Die IABG testet ganze Flugzeuge und einzelne Baugruppen auf ihre Festigkeit und Lebensdauer hin, seit 2011 auch in einer Halle am Fliegerhorst. Die Flugzeuge müssen viele tausend simulierte Flüge schadlos überstehen, bevor sie in den regulären Flugbetrieb gehen. Das gelte für Großraumjets genauso wie für Flugzeuge der allgemeinen Luftfahrt und für Militärflugzeuge, heißt es bei der IABG. Derzeit ist sie mit Strukturversuchen am Airbus A350 XWB beauftragt - dem Flieger, der am Freitag seinen Erstflug absolviert hat.

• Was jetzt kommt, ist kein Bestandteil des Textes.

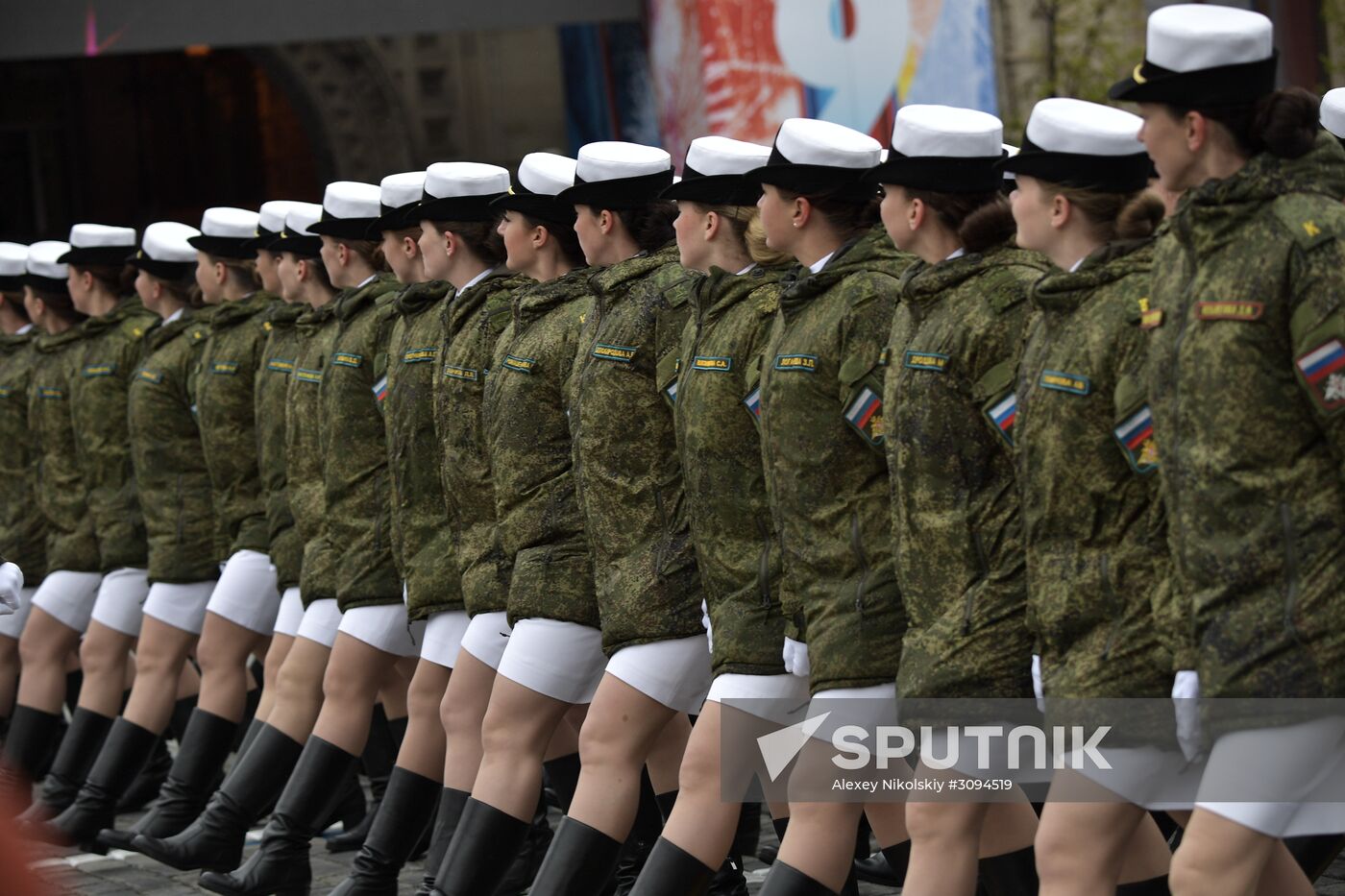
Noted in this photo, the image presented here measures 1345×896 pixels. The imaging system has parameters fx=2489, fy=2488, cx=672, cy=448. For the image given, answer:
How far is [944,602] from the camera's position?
16.0ft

Vom Produktionsstandort St. Nazaire in Frankreich aus trat die Mittelsektion des A350 XWB - XWB steht für Extra Wide Body, also einen sehr breiten Rumpf - ihren ersten Flug mit der Beluga nach München an. Dort traf sie am Mittwoch ein, wie Monika Peters, die Leiterin der IABG-Unternehmenskommunikation erläutert. Am Donnerstag wurde das voluminöse Teil umgeladen auf einen Schwertransporter. In der Donnerstagnacht ging es nach Erding. Um 23 Uhr startete der Konvoi am Flughafen, um 4 Uhr nachts kam er in Erding an.

Die Dimensionen des Transports erforderten laut Peters eine umfangreiche Planung. Eine sorgfältige Auswahl der Transportroute sei notwendig gewesen, insbesondere mussten Brücken oder Überlandleitungen, die den Transport behindert hätten, umfahren werden. Alles sei aber gut gegangen, so lautete Peters Bilanz. In Erding erfolgt nun die Montage und die Vervollständigung des Versuchsaufbaus durch die Experten von Airbus und IABG. Erste Testreihen sind für Anfang 2014 geplant.

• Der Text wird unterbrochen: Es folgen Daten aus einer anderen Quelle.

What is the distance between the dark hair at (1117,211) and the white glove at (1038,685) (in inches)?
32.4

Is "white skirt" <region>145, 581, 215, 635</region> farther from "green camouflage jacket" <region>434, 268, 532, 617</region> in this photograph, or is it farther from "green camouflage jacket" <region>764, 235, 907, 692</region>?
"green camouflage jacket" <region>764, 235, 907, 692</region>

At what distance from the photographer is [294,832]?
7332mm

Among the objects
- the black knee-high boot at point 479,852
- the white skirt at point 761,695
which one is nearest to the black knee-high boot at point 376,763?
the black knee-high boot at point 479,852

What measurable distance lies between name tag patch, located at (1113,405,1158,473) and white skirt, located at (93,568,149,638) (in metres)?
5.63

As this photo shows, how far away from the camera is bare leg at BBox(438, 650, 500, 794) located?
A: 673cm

Ziel der Strukturtests ist laut IABG "der Nachweis der Festigkeit, Ermüdung und Schadenstoleranz an der Flugzeugprimärstruktur, die nahezu vollständig aus Verbundwerkstoffen gefertigt ist". Dabei werden alle im Flugbetrieb auftretenden Beanspruchungen simuliert. Die 86 400 Flüge entsprechen laut IABG dem Dreifachen der vorgesehenen Lebensdauer.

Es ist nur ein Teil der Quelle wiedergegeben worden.